**Texto del ejercicio**
┌────────

«El Hijo de Dios asumió al hombre, y en el hombre padeció todo lo humano. Esta medicina de los hombres es tan grande, que no podemos ni imaginarla. Porque ¿qué soberbia puede sanarse, si con la humildad del Hijo de Dios no se sana? ¿Qué avaricia podrá curarse si con la pobreza del Hijo de Dios no se cura? ¿Qué enojo puede curarse, si con la paciencia del Hijo de Dios no se cura? ¿Qué impiedad podrá curarse si con la caridad del Hijo de Dios no se cura? Finalmente, ¿qué debilidad podrá remediarse, si con la resurrección del cuerpo de Cristo Señor no se remedia?
Levante su esperanza el género humano, y reconozca la dignidad de su naturaleza; vea el lugar que ocupa en las obras de Dios.
No se desprecien a ustedes mismos, varones; el Hijo de Dios se hizo varón. No se desprecien a ustedes mismas, mujeres; el Hijo de Dios nació de mujer. Pero no amen lo carnal; porque en el Hijo de Dios no somos ni varones ni mujeres. No quieran amar lo temporal, porque si fuese bueno amarlo, lo hubiera amado el hombre asumido por el Hijo de Dios. No teman las afrentas, la cruz y la muerte: si dañasen al hombre, no las hubiera padecido el hombre asumido por el Hijo de Dios...

└────────

**Registros proporcionados**

┌────────

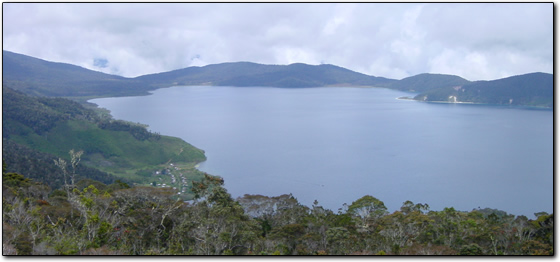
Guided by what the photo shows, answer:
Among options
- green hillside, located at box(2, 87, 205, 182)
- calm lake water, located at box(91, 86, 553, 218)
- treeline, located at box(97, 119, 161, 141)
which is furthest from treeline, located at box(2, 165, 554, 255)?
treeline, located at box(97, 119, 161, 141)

└────────
┌────────

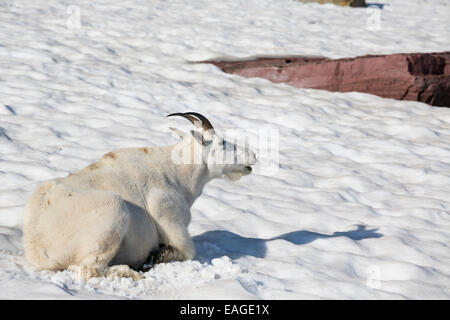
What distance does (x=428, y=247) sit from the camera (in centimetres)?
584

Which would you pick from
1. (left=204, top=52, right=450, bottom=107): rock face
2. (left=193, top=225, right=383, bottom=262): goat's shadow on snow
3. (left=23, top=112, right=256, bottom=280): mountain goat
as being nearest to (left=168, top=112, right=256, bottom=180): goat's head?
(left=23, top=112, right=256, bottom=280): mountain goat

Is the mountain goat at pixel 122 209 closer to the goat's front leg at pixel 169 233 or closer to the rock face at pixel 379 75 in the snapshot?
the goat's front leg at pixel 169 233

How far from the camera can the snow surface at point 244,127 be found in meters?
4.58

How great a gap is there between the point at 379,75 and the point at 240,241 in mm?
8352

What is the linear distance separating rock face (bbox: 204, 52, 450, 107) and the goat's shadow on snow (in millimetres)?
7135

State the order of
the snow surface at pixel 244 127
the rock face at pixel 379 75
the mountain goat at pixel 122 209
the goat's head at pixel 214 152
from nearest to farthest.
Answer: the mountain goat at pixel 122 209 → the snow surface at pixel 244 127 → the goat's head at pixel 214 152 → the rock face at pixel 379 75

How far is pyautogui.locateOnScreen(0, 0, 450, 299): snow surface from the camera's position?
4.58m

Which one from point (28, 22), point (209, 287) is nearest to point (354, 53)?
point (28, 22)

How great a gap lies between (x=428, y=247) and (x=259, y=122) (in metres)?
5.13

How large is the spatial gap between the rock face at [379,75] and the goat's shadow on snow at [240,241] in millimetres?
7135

└────────

**Qué se pide**
A - Por favor, edita el pasaje del texto del ejercicio que empieza con las palabras "No se desprecien a ustedes mismos, varones;" y termina con "Hijo de Dios...", cambiando "lo temporal" por "lo pasajero".
B - Según el texto del ejercicio, ¿con qué se remedia la debilidad?
Responde basándote únicamente en el texto del ejercicio.

**Respuestas por número**
A -
No se desprecien a ustedes mismos, varones; el Hijo de Dios se hizo varón. No se desprecien a ustedes mismas, mujeres; el Hijo de Dios nació de mujer. Pero no amen lo carnal; porque en el Hijo de Dios no somos ni varones ni mujeres. No quieran amar lo pasajero, porque si fuese bueno amarlo, lo hubiera amado el hombre asumido por el Hijo de Dios. No teman las afrentas, la cruz y la muerte: si dañasen al hombre, no las hubiera padecido el hombre asumido por el Hijo de Dios...

B - Con la resurrección del cuerpo de Cristo Señor.